#### Trecho extraído:
↓↓↓

Mesmo com todos os fatores relativos à qualidade sonora (a banda estava em seu auge técnico, e fundamental para a consolidação do seu estilo definitivo, e estava - aparecem imagens disso - em meio às gravações do seu mais icônico trabalho, "Dark Side of The Moon", ainda que para o meu gosto nada se compare ao "Wish you were here"), às performances (todos integrantes vivem momentos de destaque individual esplendoroso em algum momento da película) e ao próprio visual da banda (setentismo em seu ápice maior) e ainda à fotografia (a montagem e o enquadramento são igualmente de se aplaudir de joelhos - misture os brocados), não há como negar que o charme maior da apresentação se dá por um inusitado e insólito direcionamento criativo: ela é 'para ninguém'.
É basicamente um show do Pink Floyd filmado em sua carcaça, com fios, aparelhagem e técnicos de som à mostra, enquanto os integrantes no centro de um anfiteatro etrusco nas ruínas da Pompéia antiga se exibem para um total de zero espectadores. Os entrecortes de imagem com peças arqueológicas do local onde o Vesúvio e suas lava fizeram dar ruim para a população local em 79 d.C. são presentes freak e espontâneos em meio aos solos e às longas tomadas de digressões que músicas que parecem pastosas e intermináveis ao estilo que consagrou o quarteto.
É tanto travessura estilística quanto prova dos nove: uma banda tocando em um cenário aterrorizante (sob vários aspectos), tétrico (há pessoas endurecidas em rocha na posição em que estavam na época que as cinzas varreram tudo, por deus) e inebriante, sem qualquer interferência ou arroubo de plateia, e sem necessariamente compromissos típicos de festivais e logística atinente. Parece um ensaio esquisito - embora o ensaio mais intenso da história da banda. É um show para todos, e para nenhum. É para eles mesmos em um dado momento. A tomada de "Echoes" que vai descendo lentamente sobre o local como se estivéssemos na garupa de deus que flutua para ver que diabo está acontecendo naquele pedacinho estranho da pálida esfera azul é arrepiante.

↑↑↑

#### Dados fornecidos:
↓↓↓

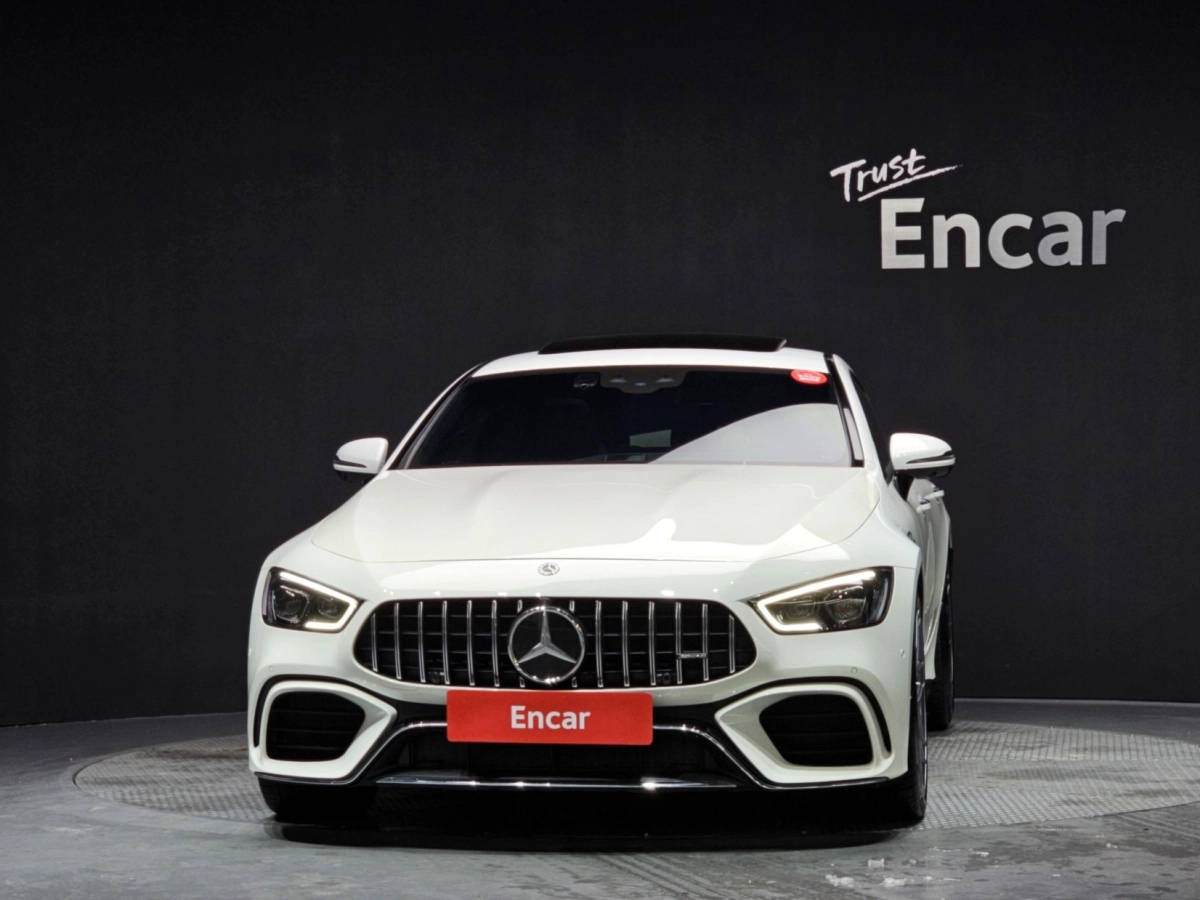 MERCEDES BENZ AMG GT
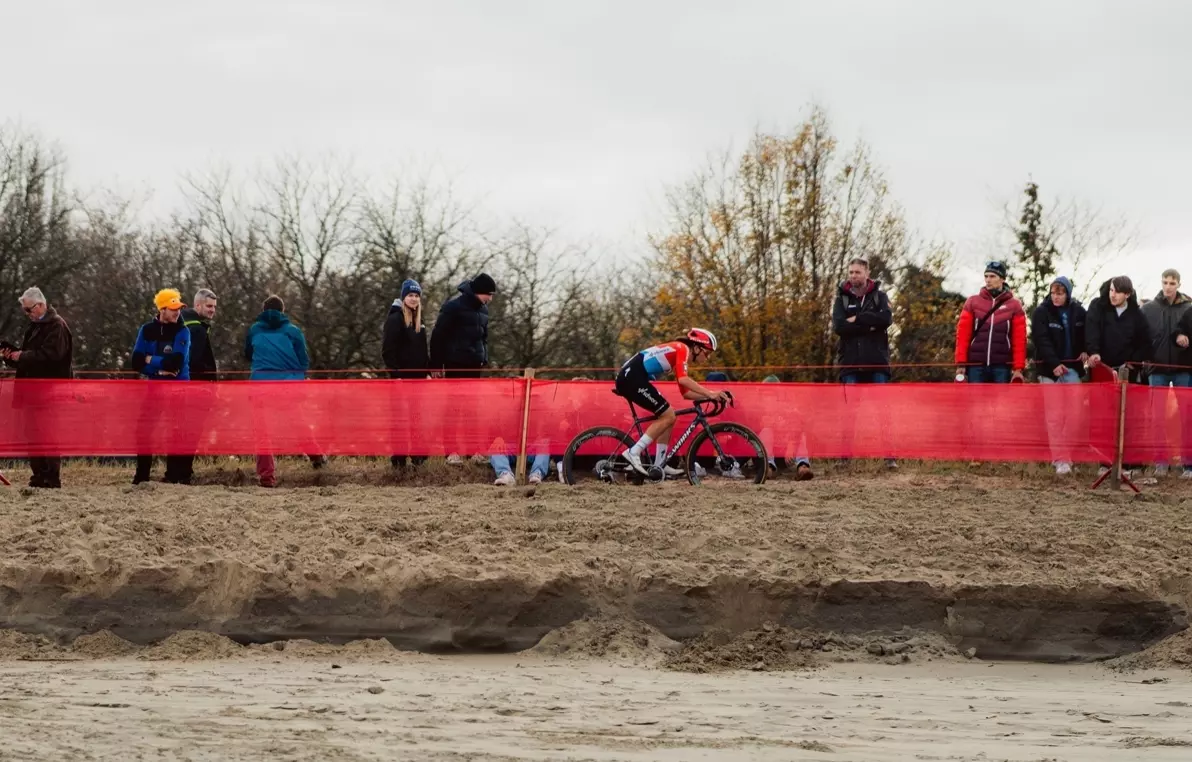 El Pelotón Dos días, dos Copas del Mundo y muchos españoles en Bélgica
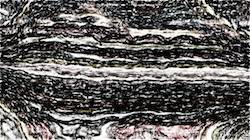 Third of 'reflets — paint synthesiser classic — 3.0 collection edge effects, sketches 1'.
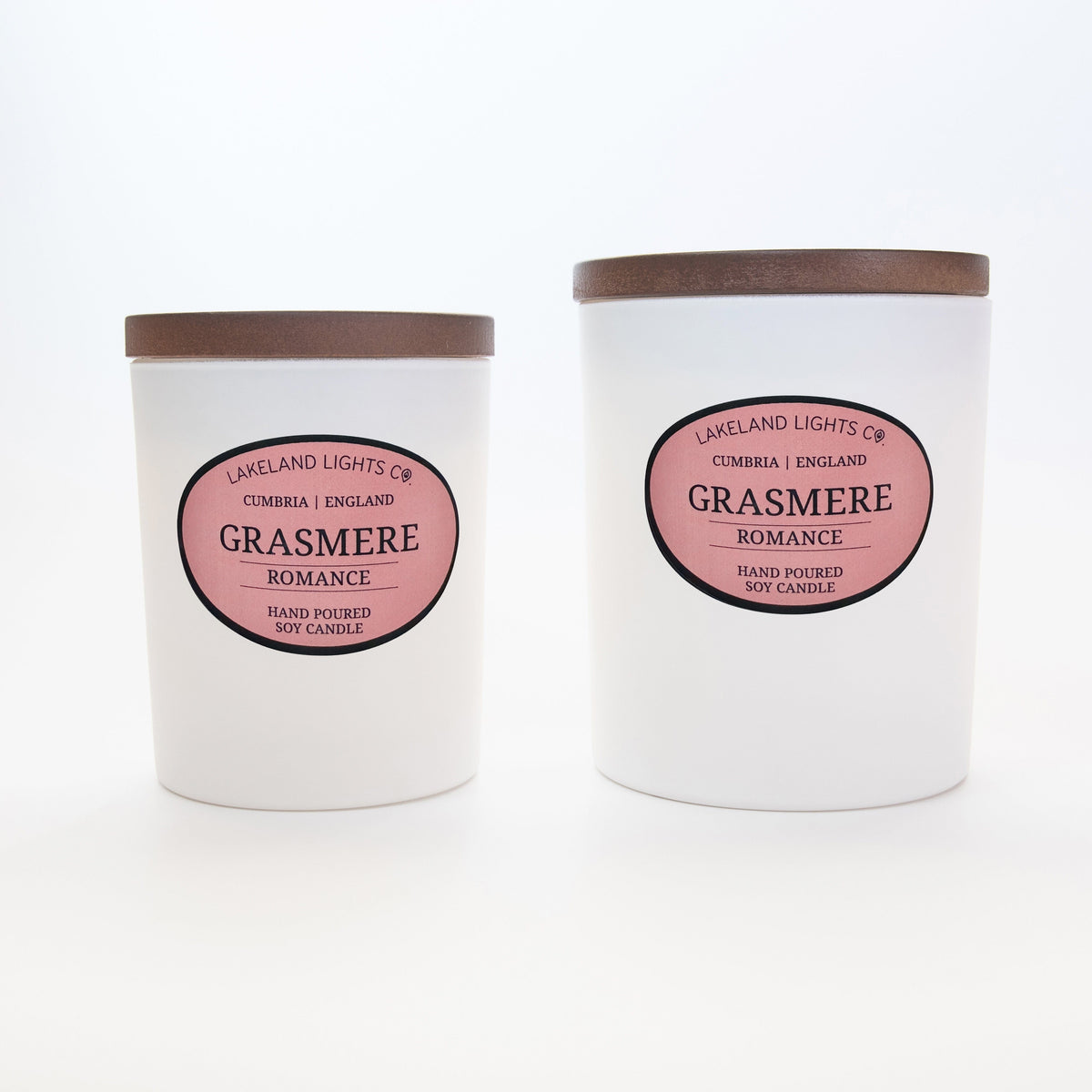 Grasmere - Rose, White Musk &amp; Vanilla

↑↑↑

#### Detalhes do problema:
Diga se cada afirmação concorda com o trecho sobre o show do Pink Floyd em Pompéia, respondendo sim ou não e citando literalmente as palavras do trecho que decidem: 1. A banda tocou sem plateia. 2. Na época das filmagens, a banda gravava "Wish you were here". 3. A apresentação aconteceu em um anfiteatro nas ruínas da Pompéia antiga. As linhas não têm papel algum nesta atividade.

#### Solução do exercício:
1. Sim: «se exibem para um total de zero espectadores».
2. Não: «em meio às gravações do seu mais icônico trabalho, "Dark Side of The Moon"».
3. Sim: «no centro de um anfiteatro etrusco nas ruínas da Pompéia antiga».